WHAT YOU HAVE TO DO = If a line of the data below contains the string "marking", copy it into your answer.

Saved data entries:
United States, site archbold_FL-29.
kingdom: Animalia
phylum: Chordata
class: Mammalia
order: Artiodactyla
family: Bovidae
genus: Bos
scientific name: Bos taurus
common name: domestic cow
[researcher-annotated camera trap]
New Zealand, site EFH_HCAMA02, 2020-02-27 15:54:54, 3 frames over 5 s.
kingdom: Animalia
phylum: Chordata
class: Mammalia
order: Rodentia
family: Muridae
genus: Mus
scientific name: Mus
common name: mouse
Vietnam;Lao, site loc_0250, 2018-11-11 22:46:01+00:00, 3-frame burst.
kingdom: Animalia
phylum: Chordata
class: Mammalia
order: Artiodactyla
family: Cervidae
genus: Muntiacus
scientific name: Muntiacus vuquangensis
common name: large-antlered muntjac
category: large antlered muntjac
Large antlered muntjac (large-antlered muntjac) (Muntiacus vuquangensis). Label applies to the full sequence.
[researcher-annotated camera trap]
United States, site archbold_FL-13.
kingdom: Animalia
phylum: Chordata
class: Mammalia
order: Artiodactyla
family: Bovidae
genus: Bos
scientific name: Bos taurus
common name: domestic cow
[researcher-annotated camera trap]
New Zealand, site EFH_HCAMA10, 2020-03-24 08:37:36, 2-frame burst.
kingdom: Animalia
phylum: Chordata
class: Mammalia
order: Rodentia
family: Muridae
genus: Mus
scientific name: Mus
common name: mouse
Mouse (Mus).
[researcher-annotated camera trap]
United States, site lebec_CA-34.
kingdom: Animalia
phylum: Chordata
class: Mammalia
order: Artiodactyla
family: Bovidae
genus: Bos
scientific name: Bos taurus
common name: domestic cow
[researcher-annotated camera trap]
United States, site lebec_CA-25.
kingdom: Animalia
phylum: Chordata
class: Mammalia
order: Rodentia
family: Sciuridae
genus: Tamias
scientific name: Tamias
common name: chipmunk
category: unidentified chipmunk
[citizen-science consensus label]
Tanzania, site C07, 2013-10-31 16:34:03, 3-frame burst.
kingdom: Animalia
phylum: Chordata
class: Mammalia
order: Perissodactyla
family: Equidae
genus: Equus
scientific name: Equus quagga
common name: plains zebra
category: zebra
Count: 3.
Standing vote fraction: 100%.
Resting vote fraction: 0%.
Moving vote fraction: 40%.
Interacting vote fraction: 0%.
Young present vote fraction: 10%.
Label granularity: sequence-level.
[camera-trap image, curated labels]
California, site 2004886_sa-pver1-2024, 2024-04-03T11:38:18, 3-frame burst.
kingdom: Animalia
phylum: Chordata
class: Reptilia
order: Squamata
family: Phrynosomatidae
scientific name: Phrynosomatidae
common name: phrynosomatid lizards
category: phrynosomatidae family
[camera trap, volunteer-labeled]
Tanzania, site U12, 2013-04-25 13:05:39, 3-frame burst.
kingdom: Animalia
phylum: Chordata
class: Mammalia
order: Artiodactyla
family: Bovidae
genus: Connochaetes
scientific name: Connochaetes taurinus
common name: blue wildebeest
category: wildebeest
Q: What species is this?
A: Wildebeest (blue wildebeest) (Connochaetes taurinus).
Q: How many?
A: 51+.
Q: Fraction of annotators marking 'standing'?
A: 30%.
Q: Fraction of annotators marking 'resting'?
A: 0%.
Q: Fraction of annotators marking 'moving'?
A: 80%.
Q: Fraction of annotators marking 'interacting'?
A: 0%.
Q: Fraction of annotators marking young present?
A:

RESPONSE TO THE EXERCISE =
Q: Fraction of annotators marking 'standing'?
Q: Fraction of annotators marking 'resting'?
Q: Fraction of annotators marking 'moving'?
Q: Fraction of annotators marking 'interacting'?
Q: Fraction of annotators marking young present?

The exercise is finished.